I'll assume we're looking for 120 distinct sets $L(u, v).$ First note that every set $L(u, v)$ where $u, v \notin V$ is distinct from one another so if $|V| < 2000$ then the number of distinct sets $L(u, v)$ is at least $\binom{2015 - |V|}{2} \ge \binom{16}{2} = 120,$ so assume that $|V| \ge 2000.$ Now consider a vertex $v \in G$ and the vertices $v_1, v_2, \dots v_m$ that are connected to it by a non-red edge. It is clear that $L(v, v_i)$ are distinct for all $i \in \{1, 2, \dots, m\}$ (since $L(v, v_i)$ doesn't contain $v_j$ for all suitable $i \ne j$). Therefore we can assume that every vertex in $G$ has less than $120$ non-red edges. Considering the complete subgraph formed by the vertices in $V,$ we must have that it contains at least $\binom{2000 - 119}{2}$ red edges. Let $E$ be the set of these red edges and define $L(e)$ to be equivalent to $L(u, v)$ for any edge $e \in E$ that is incident to the vertices $u$ and $v.$ Now, assume for the sake of contradiction that there are less than $120$ distinct values of $L(u, v).$ Then by the pigeonhole principal there are edges $e_1, e_2, \dots, e_r \in E$ such that $L(e_1) = L(e_2) = \dots = L(e_r)$ where $r \ge \frac{\binom{2000 - 119}{2}}{119} > 120^2 + 1.$ Therefore the number of red edges between vertices in $L(e_1)$ is at least $120^2 + 1.$ Note that for every $w \in L(e_1) - \{u_1, v_1\}$ (where $u_1, v_1 \in V$ and $e_1 = u_1v_1$) we have that one of the edges $u_1w$ and $v_1w$ is non-red so by the pigeonhole principle, If $|L(e_1)| > 240$ then one of the vertices that $v_1$ or $w_1$ is incident to at least $120$ non-red edges, which by an earlier result means we are done. Therefore assume that $|L(e_1)| \le 240.$ Since the number of red edges between vertices in $L(e_1)$ is greater than $120^2 + 1$ we have by Turan's Theorem that there it contains a red triangle, contradiction. Therefore we are done.
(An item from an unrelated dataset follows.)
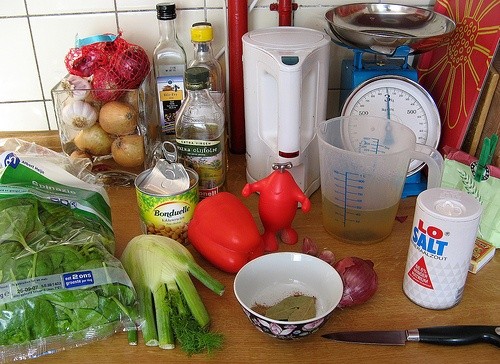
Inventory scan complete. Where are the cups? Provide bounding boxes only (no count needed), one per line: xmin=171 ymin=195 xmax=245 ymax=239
xmin=402 ymin=187 xmax=483 ymax=311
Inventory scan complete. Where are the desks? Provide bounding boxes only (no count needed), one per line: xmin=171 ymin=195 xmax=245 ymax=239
xmin=0 ymin=130 xmax=500 ymax=364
Why are we all using Turan's theorem here? Here's a very very silly solution using nothing remotely high tech. First, if $|V| < 2000,$ then this is done similar as above: $\binom{2015-|V|}{2} \ge \binom{16}{2} = 120.$ (The $\binom{16}{2}$ comes from choosing any pair of vertices not in $|V|$.) So assume that $|V| \ge 2000$. Let $v_1, v_2, \dots, v_{2000}$ be vertices in $V$. Consider the sets $L(v_1, v_2), L(v_1, v_3), L(v_1, v_4), \dots, L(v_1, v_{2000})$, so $1999$ sets. Assume that they determine less than $120$ distinct ones. Therefore, at least $\lceil 1999/119 \rceil = 17$ of the sets are the same. WLOG that $L(v_1, v_2), L(v_1, v_3), \dots, L(v_1, v_{18})$ are all the same. In particular, any triangle of the form $v_1v_iv_j$ for $2 \le i, j \le 18$ must have exactly 2 red sides. In particular, at most one of the edges $v_1v_i$ for $2 \le i \le 18$ is white. (If you have $2$ white edges, then the triangle with those two edges has at most 1 red edge) So you have $16$ red edges. Since every triangle has 2 red sides, the points with the red edges to them form a $K_{16}$ of white edges. But of course any pair of vertices in this $K_{16}$ determines a unique set $L(u, v)$, and $\binom{16}{2} = 120$ again, so we're done. Note: In fact I don't believe that I even need $|V| \ge 2000$ for this to work, as in my proof never really has to use that $v_1, v_2, \dots, v_{2000}$ are indeed in $V$. But since I did find that, I'll just leave it here.

During the test, the genius Jiyang Gao (高继扬, IMO 2014&2015 Gold Medalist) pointed out that 120 can be improved to 1007.

JG666 wrote: During the test, the genius Jiyang Gao (高继扬, IMO 2014&2015 Gold Medalist) pointed out that 120 can be improved to 1007. How did he do that?